The Magnificent Defeat (1966)
In The Magnificent Defeat, Frederick Buechner examines, through a collection of sermons, what it means to follow Christ, the lessons of Christmas and Easter, the miracles of grace, and "the magnificent defeat" of the human soul of God. "The storyteller's claim, I believe, is that life has meaning—that the things that happen to people happen not just by accident like leaves being blown off a tree by the wind but that there is order and purpose deep down behind them or inside them and that they are leading us not just anywhere but somewhere."
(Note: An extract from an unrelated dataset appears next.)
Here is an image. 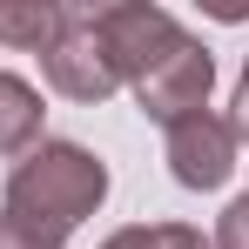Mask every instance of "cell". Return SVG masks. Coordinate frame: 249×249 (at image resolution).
<instances>
[{"mask_svg":"<svg viewBox=\"0 0 249 249\" xmlns=\"http://www.w3.org/2000/svg\"><path fill=\"white\" fill-rule=\"evenodd\" d=\"M101 202H108V162L94 148H81V142H34L7 168L0 222L27 229L41 249H61Z\"/></svg>","mask_w":249,"mask_h":249,"instance_id":"cell-1","label":"cell"},{"mask_svg":"<svg viewBox=\"0 0 249 249\" xmlns=\"http://www.w3.org/2000/svg\"><path fill=\"white\" fill-rule=\"evenodd\" d=\"M162 155H168L175 189L209 196V189H222V182L236 175V162H243V128H236V115H222V108L175 115V122L162 128Z\"/></svg>","mask_w":249,"mask_h":249,"instance_id":"cell-2","label":"cell"},{"mask_svg":"<svg viewBox=\"0 0 249 249\" xmlns=\"http://www.w3.org/2000/svg\"><path fill=\"white\" fill-rule=\"evenodd\" d=\"M209 88H215V54H209L189 27L175 34V41L135 74V108L148 115V122H175V115H196L209 108Z\"/></svg>","mask_w":249,"mask_h":249,"instance_id":"cell-3","label":"cell"},{"mask_svg":"<svg viewBox=\"0 0 249 249\" xmlns=\"http://www.w3.org/2000/svg\"><path fill=\"white\" fill-rule=\"evenodd\" d=\"M41 74L68 101H108V94H122V74H115V61L101 47V27H94V7H68L54 47L41 54Z\"/></svg>","mask_w":249,"mask_h":249,"instance_id":"cell-4","label":"cell"},{"mask_svg":"<svg viewBox=\"0 0 249 249\" xmlns=\"http://www.w3.org/2000/svg\"><path fill=\"white\" fill-rule=\"evenodd\" d=\"M94 27H101V47H108L122 88H135V74H142V68L182 34L175 14L155 7V0H115V7H94Z\"/></svg>","mask_w":249,"mask_h":249,"instance_id":"cell-5","label":"cell"},{"mask_svg":"<svg viewBox=\"0 0 249 249\" xmlns=\"http://www.w3.org/2000/svg\"><path fill=\"white\" fill-rule=\"evenodd\" d=\"M41 122H47L41 88L27 81V74H7L0 68V155H27L34 142H47Z\"/></svg>","mask_w":249,"mask_h":249,"instance_id":"cell-6","label":"cell"},{"mask_svg":"<svg viewBox=\"0 0 249 249\" xmlns=\"http://www.w3.org/2000/svg\"><path fill=\"white\" fill-rule=\"evenodd\" d=\"M68 20V0H0V47L14 54H47Z\"/></svg>","mask_w":249,"mask_h":249,"instance_id":"cell-7","label":"cell"},{"mask_svg":"<svg viewBox=\"0 0 249 249\" xmlns=\"http://www.w3.org/2000/svg\"><path fill=\"white\" fill-rule=\"evenodd\" d=\"M101 249H209V236L196 222H128Z\"/></svg>","mask_w":249,"mask_h":249,"instance_id":"cell-8","label":"cell"},{"mask_svg":"<svg viewBox=\"0 0 249 249\" xmlns=\"http://www.w3.org/2000/svg\"><path fill=\"white\" fill-rule=\"evenodd\" d=\"M209 249H249V189L236 196V202L215 215V236H209Z\"/></svg>","mask_w":249,"mask_h":249,"instance_id":"cell-9","label":"cell"},{"mask_svg":"<svg viewBox=\"0 0 249 249\" xmlns=\"http://www.w3.org/2000/svg\"><path fill=\"white\" fill-rule=\"evenodd\" d=\"M236 108H243V122H236V128H249V61H243V81H236Z\"/></svg>","mask_w":249,"mask_h":249,"instance_id":"cell-10","label":"cell"}]
</instances>
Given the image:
— Frederick Buechner, in The Magnificent Defeat
"One of today’s most powerful writers on religious themes here offers meditations on key passages of the Old and New Testaments that fuse “rhythmic style, rich imagery, forthright biblical exegesis [and] bring to mind the meditative work of J. B. Phillips and C. S. Lewis."
— Presbyterian Life
"Here is prose so beautifully written that it verges on poetry. Yet The Magnificent Defeat wrestles with sweaty contemporary problems, including the problem of those who want to believe and can’t." — United Press International
"These are powerful sermons, designed for the skeptical and inquiring, no less than for the devout." — Choice
"Combines high writing skill with a profound understanding of Christian essentials."